A cybersecurity veteran whose company sits on a $4 billion cash pile says he won’t rush to acquire new startups, citing concerns of a bubble even as analysts warn that his firm faces an uncertain future.
Gil Shwed, chief executive officer of Check Point Software Technologies Ltd., said that the pace of growth in cybersecurity meant new firms were expanding at breakneck pace. High-profile hacks and a global shift to remote working helped startups raise $17.7 billion in venture capital funding in 2021 as of October 11 — a 74% jump over all of 2020, according to PitchBook.
Most of those startups do not have clear paths to profit and are valued at levels that “take 10 or 20 years of perfect execution to reach,” Shwed said in an interview in Tel Aviv.
Check Point’s peers, including Palo Alto Networks Inc. and Fortinet Inc., have been more aggressively entering growing sectors such as cloud security, despite the jump in equity prices. Meanwhile, the Israeli firm’s sales growth and its stock have been treading water.
Shwed, who co-founded Check Point 28 years ago, rejects the growth-at-any-cost approach. “It’s very hard to justify” spending hundreds of millions of dollars on companies that would marginally contribute to the firm’s $2.1 billion of annual revenue, he said.
The Israeli billionaire’s view on the market separates him from Wall Street, Silicon Valley and even Israeli startups. Tel Aviv’s tech sector has garnered 36% of global cybersecurity investment this year, according to Pitchbook.
“In my 25 years of venture capital investing, I’ve never seen as much momentum and budget growth for cybersecurity spending at large enterprise, mid-market and even smaller companies globally,” said Glenn Solomon, managing partner at GGV Capital, which has invested in competitors such as the Israeli firm Orca. “We don’t see this trend waning and we’re investing heavily in the next set of innovative cybersecurity startups in Israel and elsewhere.”
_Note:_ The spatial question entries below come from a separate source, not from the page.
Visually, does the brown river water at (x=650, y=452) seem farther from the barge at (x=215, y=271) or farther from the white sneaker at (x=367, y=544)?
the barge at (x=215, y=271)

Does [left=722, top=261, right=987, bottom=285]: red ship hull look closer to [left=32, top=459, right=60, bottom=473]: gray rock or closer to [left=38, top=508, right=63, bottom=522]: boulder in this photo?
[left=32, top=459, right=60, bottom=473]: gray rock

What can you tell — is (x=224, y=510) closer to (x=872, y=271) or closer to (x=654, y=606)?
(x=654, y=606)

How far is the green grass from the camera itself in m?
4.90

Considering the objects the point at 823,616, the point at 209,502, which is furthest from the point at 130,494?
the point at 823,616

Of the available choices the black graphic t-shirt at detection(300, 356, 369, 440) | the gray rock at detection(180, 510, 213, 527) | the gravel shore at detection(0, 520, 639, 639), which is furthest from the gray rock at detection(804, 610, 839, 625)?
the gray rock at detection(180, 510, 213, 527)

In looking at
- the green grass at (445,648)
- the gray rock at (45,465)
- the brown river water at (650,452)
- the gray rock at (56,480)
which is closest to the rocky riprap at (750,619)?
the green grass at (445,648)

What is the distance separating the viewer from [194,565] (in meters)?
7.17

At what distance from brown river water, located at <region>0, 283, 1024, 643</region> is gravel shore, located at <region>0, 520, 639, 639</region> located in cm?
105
The $20 billion network security market is expanding faster than 10% a year, according to Mandeep Singh, a senior analyst at Bloomberg intelligence. With so many new competitors vying for business, it’s likely that Check Point’s market share is slipping, he said.
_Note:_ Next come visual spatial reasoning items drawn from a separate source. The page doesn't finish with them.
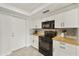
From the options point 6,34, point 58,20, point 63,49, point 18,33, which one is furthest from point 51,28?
point 6,34

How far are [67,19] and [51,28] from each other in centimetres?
57

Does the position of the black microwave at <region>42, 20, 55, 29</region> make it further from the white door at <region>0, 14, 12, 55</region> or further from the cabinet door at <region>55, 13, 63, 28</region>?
the white door at <region>0, 14, 12, 55</region>

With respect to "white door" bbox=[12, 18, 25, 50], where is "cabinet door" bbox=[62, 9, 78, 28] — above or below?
above

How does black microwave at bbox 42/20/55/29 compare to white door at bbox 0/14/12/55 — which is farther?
black microwave at bbox 42/20/55/29

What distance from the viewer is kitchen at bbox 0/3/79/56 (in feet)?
3.97

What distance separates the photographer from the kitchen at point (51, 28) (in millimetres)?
1209

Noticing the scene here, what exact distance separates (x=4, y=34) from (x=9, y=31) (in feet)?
0.57

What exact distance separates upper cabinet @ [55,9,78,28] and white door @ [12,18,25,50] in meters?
0.98

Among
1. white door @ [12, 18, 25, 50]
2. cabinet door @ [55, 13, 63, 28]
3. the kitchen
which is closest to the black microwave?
the kitchen

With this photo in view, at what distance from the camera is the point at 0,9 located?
1.45 metres

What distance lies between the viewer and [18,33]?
209 centimetres

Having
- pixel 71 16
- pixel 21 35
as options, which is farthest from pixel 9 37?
pixel 71 16

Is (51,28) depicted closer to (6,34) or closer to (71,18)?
(71,18)

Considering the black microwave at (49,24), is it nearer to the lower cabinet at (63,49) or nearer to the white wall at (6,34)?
the lower cabinet at (63,49)
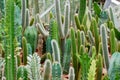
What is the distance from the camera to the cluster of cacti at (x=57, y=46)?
84cm

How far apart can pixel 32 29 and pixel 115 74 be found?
457mm

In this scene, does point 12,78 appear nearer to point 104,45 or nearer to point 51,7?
point 104,45

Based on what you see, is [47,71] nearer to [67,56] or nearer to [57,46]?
[57,46]

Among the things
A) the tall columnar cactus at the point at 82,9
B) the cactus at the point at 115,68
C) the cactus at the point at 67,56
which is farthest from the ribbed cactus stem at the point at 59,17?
the cactus at the point at 115,68

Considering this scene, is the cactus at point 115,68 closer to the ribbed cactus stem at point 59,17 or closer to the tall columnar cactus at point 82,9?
the ribbed cactus stem at point 59,17

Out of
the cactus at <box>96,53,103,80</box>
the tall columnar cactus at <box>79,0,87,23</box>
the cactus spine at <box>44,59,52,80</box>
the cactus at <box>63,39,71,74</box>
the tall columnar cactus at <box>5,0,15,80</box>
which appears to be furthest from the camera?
the tall columnar cactus at <box>79,0,87,23</box>

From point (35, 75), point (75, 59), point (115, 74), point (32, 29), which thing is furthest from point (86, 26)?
point (35, 75)

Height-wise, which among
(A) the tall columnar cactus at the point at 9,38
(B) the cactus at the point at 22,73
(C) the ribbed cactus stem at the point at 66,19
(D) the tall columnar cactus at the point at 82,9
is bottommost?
(B) the cactus at the point at 22,73

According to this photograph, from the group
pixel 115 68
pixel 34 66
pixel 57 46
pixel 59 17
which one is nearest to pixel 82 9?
pixel 59 17

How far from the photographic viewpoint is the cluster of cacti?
0.84m

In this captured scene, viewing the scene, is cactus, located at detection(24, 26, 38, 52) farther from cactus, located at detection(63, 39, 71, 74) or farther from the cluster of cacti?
cactus, located at detection(63, 39, 71, 74)

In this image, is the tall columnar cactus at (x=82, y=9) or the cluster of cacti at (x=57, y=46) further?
the tall columnar cactus at (x=82, y=9)

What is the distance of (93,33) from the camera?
1.43 meters

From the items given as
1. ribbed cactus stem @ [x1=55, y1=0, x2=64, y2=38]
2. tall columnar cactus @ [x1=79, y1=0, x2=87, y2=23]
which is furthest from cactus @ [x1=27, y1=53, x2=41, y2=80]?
tall columnar cactus @ [x1=79, y1=0, x2=87, y2=23]
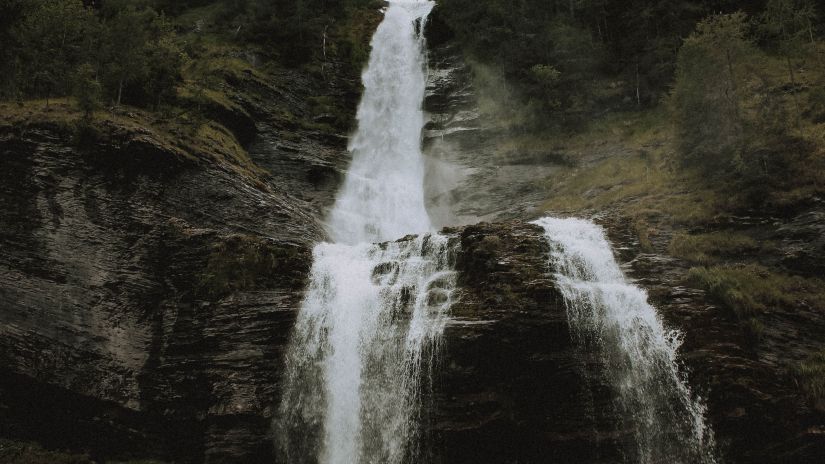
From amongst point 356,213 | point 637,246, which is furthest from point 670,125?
point 356,213

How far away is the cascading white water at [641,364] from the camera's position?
1340 cm

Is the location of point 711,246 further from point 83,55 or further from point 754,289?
point 83,55

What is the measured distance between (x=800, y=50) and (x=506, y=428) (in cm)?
2477

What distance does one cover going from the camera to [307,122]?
32.6m

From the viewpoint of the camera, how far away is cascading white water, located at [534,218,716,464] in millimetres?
13398

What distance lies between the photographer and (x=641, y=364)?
562 inches

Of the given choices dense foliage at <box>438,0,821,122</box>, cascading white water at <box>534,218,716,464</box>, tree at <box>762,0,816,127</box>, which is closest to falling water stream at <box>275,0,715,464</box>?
cascading white water at <box>534,218,716,464</box>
If Check Point — which sells firewalls as well as email, mobile and cloud security products — doesn’t invest more in new innovations, it will “run the risk of becoming obsolete 10 years down the line,” said Singh. By way of comparison, Palo Alto spent more than $1.6 billion in four deals over the last 18 months, roughly five times as much as Check Point doled out in the same period.
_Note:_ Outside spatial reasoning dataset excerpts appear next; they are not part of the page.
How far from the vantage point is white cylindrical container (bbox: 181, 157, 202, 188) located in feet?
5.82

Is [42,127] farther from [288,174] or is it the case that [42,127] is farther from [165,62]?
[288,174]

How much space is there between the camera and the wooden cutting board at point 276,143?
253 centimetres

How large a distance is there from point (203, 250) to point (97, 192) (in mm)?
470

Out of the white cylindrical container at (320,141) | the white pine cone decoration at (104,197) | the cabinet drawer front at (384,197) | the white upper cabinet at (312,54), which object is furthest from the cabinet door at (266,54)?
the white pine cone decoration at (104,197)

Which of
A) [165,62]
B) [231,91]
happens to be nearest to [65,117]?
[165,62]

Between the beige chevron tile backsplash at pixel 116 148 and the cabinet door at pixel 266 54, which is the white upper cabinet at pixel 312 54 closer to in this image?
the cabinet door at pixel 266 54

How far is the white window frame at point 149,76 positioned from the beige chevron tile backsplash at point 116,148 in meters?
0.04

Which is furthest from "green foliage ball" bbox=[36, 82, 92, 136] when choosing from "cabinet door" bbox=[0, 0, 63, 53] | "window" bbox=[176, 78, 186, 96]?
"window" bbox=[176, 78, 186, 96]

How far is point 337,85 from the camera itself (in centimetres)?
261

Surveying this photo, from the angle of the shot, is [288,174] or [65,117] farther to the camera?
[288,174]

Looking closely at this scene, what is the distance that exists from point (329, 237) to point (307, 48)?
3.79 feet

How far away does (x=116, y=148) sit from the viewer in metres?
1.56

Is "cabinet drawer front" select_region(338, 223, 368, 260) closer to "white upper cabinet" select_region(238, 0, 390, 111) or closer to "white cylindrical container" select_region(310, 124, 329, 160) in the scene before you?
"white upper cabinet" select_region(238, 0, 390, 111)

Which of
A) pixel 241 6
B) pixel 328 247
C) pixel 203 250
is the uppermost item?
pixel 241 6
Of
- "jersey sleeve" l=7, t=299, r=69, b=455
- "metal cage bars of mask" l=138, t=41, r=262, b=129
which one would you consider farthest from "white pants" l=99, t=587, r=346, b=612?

Check Point’s advantage over most cybersecurity companies, Shwed is keen to point out, is that it makes money — $843 million in 2020. “If you look at the traditional business model of technology, it should be a very profitable business,” he said.
The firm sits on a cash pile of $4 billion, and — despite Shwed’s general caution over acquisitions — just spent $270 million to buy Avanan, an Israeli cloud email security startup.
Check Point has also invested about $100 million in building out its cloud security business, and has ambitions to grow a subscription-based model over the coming years.
Analysts are watching to see if the company can accelerate recent growth in subscriptions, which would lock in revenue while it builds out other arms of the business.
“It’s up to us to show to the market that the business model is changing and it generates growth,” Shwed said.